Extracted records
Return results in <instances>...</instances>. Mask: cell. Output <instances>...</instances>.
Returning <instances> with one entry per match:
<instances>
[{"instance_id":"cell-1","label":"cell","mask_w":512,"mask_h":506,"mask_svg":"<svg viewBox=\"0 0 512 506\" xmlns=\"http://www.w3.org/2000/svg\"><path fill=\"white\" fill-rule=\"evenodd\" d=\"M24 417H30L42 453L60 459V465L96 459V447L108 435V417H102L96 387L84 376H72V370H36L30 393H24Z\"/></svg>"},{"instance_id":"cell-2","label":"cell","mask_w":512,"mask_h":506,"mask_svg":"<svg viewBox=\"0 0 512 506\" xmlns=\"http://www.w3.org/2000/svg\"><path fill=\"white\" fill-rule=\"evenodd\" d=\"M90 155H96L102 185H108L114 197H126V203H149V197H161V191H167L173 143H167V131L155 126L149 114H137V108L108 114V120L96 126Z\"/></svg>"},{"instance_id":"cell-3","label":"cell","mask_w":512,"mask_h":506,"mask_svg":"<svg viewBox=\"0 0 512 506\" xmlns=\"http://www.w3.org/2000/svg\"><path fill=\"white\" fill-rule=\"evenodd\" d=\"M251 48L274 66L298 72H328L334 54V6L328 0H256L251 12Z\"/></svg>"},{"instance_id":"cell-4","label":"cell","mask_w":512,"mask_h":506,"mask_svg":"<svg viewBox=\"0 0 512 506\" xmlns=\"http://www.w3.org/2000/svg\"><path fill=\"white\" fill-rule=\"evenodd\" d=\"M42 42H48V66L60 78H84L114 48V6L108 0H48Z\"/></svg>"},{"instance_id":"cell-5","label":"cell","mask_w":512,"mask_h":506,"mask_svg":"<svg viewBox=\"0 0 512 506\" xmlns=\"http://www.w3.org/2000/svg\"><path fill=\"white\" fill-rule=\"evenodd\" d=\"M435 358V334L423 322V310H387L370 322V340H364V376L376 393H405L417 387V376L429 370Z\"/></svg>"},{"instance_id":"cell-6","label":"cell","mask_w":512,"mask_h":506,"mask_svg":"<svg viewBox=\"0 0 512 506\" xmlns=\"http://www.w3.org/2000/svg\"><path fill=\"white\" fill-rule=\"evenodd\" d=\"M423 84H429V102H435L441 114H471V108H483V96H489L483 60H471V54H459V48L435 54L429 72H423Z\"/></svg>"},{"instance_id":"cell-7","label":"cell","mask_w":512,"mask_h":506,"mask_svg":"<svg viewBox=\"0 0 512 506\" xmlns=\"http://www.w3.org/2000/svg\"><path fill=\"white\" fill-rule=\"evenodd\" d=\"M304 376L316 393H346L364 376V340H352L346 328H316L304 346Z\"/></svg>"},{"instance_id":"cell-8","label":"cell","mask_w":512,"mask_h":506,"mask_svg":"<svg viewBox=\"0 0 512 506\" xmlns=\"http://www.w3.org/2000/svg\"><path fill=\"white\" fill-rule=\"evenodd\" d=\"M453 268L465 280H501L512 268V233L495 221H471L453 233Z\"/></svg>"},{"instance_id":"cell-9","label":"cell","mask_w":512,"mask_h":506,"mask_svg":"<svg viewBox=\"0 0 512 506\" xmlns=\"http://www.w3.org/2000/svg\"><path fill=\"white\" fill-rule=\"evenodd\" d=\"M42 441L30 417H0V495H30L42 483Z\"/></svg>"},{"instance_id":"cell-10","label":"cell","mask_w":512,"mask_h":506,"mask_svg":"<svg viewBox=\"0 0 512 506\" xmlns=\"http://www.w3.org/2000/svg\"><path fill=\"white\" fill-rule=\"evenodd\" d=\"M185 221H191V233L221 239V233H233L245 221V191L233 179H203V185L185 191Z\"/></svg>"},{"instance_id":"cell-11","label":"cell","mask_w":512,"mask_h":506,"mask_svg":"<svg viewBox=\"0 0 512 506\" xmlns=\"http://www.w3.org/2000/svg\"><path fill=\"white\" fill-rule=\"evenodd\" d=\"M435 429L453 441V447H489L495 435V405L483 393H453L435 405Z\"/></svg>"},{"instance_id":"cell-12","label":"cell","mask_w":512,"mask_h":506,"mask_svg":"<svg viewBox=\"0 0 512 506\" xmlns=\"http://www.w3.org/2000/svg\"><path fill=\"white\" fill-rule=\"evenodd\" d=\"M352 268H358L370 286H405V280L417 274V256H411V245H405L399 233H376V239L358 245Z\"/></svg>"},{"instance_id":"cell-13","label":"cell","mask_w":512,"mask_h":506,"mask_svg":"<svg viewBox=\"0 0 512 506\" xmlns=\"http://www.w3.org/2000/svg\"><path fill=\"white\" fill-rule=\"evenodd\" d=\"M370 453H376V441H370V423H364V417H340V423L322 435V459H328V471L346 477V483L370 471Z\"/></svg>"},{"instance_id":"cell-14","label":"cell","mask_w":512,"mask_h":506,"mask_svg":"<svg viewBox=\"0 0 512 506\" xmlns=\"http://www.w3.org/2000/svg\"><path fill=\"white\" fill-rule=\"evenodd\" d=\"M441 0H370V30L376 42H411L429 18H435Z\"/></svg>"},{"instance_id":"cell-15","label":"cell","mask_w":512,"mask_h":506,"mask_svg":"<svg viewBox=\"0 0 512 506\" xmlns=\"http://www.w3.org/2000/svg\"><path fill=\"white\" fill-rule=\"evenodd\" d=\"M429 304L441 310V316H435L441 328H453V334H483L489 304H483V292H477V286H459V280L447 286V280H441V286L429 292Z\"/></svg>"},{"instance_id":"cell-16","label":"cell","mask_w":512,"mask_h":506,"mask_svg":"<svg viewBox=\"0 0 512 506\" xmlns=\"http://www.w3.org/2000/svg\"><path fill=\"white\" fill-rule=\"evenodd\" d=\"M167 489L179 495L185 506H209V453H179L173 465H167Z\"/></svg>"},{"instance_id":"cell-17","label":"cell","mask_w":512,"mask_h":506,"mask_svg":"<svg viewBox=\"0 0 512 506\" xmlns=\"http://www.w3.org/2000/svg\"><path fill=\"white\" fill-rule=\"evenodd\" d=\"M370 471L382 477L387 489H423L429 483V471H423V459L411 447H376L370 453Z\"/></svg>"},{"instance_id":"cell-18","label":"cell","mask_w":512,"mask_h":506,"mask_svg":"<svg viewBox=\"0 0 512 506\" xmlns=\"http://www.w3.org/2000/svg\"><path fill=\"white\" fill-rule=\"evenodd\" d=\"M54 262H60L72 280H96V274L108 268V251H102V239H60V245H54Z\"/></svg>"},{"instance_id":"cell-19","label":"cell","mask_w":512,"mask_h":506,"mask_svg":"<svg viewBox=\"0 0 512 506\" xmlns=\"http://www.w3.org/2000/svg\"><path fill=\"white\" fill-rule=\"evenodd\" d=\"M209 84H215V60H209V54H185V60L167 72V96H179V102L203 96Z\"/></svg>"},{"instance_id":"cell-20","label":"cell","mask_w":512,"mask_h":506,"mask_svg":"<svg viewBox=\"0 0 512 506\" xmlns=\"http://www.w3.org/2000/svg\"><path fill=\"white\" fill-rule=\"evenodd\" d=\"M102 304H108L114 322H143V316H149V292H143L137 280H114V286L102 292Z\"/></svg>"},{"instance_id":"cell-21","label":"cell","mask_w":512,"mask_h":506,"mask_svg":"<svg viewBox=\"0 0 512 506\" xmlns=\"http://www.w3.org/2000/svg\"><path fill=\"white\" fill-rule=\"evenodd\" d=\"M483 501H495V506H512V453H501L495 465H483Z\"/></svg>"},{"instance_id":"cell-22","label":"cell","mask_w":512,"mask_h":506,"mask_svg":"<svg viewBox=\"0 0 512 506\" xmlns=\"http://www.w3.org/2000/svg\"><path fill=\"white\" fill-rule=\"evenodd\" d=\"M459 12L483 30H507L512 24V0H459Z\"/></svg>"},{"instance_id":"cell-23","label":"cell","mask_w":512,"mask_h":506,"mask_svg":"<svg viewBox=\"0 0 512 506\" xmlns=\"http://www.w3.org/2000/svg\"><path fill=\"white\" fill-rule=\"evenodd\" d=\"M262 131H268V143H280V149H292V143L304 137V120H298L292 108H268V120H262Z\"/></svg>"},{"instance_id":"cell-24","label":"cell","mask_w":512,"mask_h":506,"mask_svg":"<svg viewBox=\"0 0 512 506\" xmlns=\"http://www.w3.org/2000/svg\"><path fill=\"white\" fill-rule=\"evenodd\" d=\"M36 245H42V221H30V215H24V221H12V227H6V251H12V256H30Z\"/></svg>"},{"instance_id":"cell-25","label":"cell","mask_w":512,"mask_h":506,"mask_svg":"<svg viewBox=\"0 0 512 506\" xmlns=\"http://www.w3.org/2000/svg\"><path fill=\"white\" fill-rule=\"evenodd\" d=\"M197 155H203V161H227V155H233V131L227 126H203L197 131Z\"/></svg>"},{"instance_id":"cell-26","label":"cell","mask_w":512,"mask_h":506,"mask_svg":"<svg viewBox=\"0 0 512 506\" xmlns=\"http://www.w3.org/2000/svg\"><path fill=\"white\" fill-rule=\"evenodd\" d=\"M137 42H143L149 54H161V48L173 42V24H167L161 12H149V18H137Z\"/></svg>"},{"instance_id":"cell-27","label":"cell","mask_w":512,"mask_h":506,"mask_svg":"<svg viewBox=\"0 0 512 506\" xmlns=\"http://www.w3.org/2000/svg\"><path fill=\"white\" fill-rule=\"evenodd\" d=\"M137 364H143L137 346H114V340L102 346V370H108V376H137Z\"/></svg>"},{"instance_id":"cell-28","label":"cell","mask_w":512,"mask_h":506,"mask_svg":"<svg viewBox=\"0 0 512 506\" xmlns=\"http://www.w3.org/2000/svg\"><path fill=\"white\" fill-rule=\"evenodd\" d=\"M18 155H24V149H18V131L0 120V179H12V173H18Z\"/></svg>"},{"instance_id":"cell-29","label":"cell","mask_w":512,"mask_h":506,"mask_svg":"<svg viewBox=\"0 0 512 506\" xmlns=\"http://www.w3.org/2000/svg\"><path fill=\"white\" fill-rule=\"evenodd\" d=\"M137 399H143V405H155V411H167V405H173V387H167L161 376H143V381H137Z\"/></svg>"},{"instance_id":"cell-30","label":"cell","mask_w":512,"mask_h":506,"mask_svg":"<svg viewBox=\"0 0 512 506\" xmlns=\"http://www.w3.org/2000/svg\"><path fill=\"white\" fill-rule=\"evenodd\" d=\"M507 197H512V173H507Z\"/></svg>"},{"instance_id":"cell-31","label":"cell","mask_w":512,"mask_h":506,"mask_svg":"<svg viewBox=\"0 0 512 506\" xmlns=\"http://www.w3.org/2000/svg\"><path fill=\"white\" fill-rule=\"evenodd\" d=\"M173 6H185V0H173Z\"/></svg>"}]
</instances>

» Exercise details
Gather every line of the entries above that contains the string "instances", and copy each one in full.

» Result of this task
Return results in <instances>...</instances>. Mask: cell. Output <instances>...</instances>.
Returning <instances> with one entry per match:
<instances>
</instances>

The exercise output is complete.